15p per MB is £3.75 per 25MB is £112 per 750MB.

Vodafone UK give 25MB a day for 30 days (750MB) for £10/mth on top of a standard contract.

That's 1.3p a MB.


----------



## barryd (May 9, 2008)

Addie said:


> 15p per MB is £3.75 per 25MB is £112 per 750MB.
> 
> Vodafone UK give 25MB a day for 30 days (750MB) for £10/mth on top of a standard contract.
> 
> That's 1.3p a MB.


And its not restricted to one provider. It will find the best signal from any provider so you nearly always get online.


----------



## blu66 (Dec 21, 2005)

barryd said:


> Addie said:
> 
> 
> > 15p per MB is £3.75 per 25MB is £112 per 750MB.
> ...


Barry, 
do you need a contract or can you get it with payg ?

cheers


----------



## Ian_n_Suzy (Feb 15, 2009)

Addie said:


> 15p per MB is £3.75 per 25MB is £112 per 750MB.
> 
> Vodafone UK give 25MB a day for 30 days (750MB) for £10/mth on top of a standard contract.
> 
> That's 1.3p a MB.


Hi,

Does the Data Traveller Plan allow use in a Dongle or only a Mobile?


----------



## barryd (May 9, 2008)

blu66 said:


> barryd said:
> 
> 
> > Addie said:
> ...


I think you can get it on PAYG at £2 a day. Some more info here http://www.vodafone.co.uk/vodafone-...nd-services/vodafone-data-traveller/index.htm

Mines on contract so like Addie I just opt in and out when Im away.



Ian_n_Suzy said:


> Addie said:
> 
> 
> > 15p per MB is £3.75 per 25MB is £112 per 750MB.
> ...


Debatable. I was told last year that tethering or dongle use was not allowed. Smart phone use only. However just the other day I had a conversation with a Vodafone support technician who told me you could tether to a laptop and they would be none the wiser!

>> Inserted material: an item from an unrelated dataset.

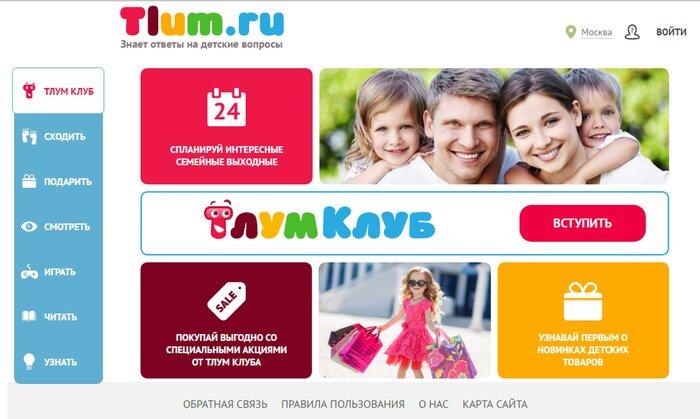 В интернете появился новый сайт для родителей Tlum.ru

I know some people have done it without a problem but bare in mind 25MB wont last long on a laptop but lasts ages on an iPhone or similar.

I tend to just use the iPhone for most things and when possible the laptop with the wifi antenna from Faculty X.


----------



## Addie (Aug 5, 2008)

Ian_n_Suzy said:


> Addie said:
> 
> 
> > 15p per MB is £3.75 per 25MB is £112 per 750MB.
> ...


You can 'tether' a smart phone (NOT an iPhone) to the laptop and use the data without any additional charge. I'm not sure why would you want to though? 25MB on a laptop will be gone in minutes if not seconds, where as it will last a full day on a phone.

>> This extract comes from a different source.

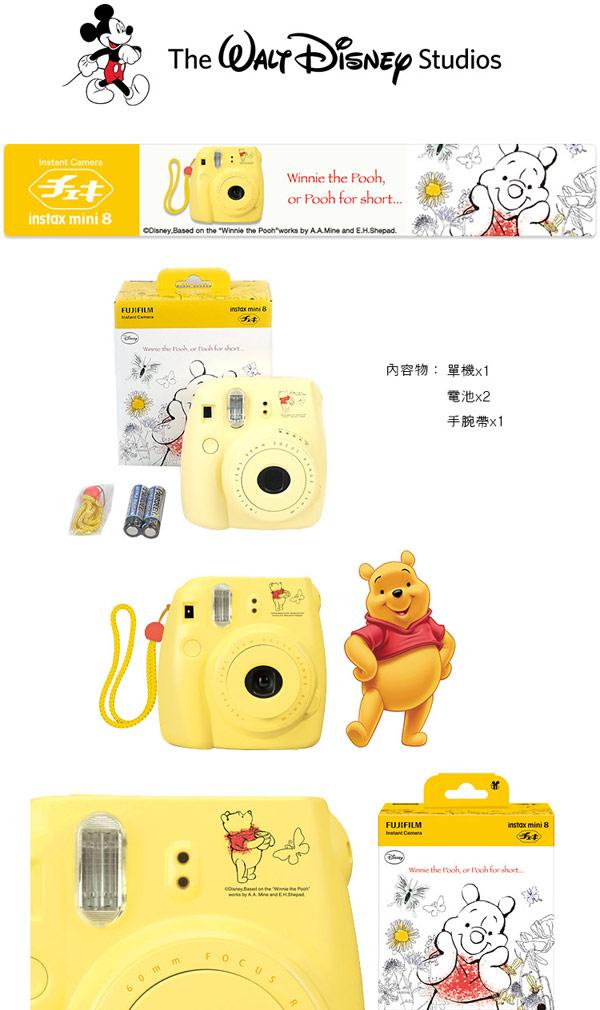▲富士 拍立得 Instax Mini 8S 小熊維尼 日本限定版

You can't put the SIM in a dongle.

I only ever did it when I needed to get into my clients reporting interface which I can't do via my phone.

More info here: http://www.europebycamper.com/2011/06/guide-to-vodafone-data-traveller-data_01.html


----------



## Addie (Aug 5, 2008)

blu66 said:


> do you need a contract or can you get it with payg ?
> 
> cheers


On PAYG it costs £2/day rather than £10/month.

You can get it on a 30 day contract though.

If you sign up via Quidco you can get £50/cashback for a £10.50/month 30 day contract sim card so if you only use it for a month or two with the added £10 data traveller bolt on it could work out costing you nothing.


----------



## Ian_n_Suzy (Feb 15, 2009)

Hi,

It's very complicated, but I only need about 10mb a day, but I cannot use it via tethering (my Iphone can tether but not for this application).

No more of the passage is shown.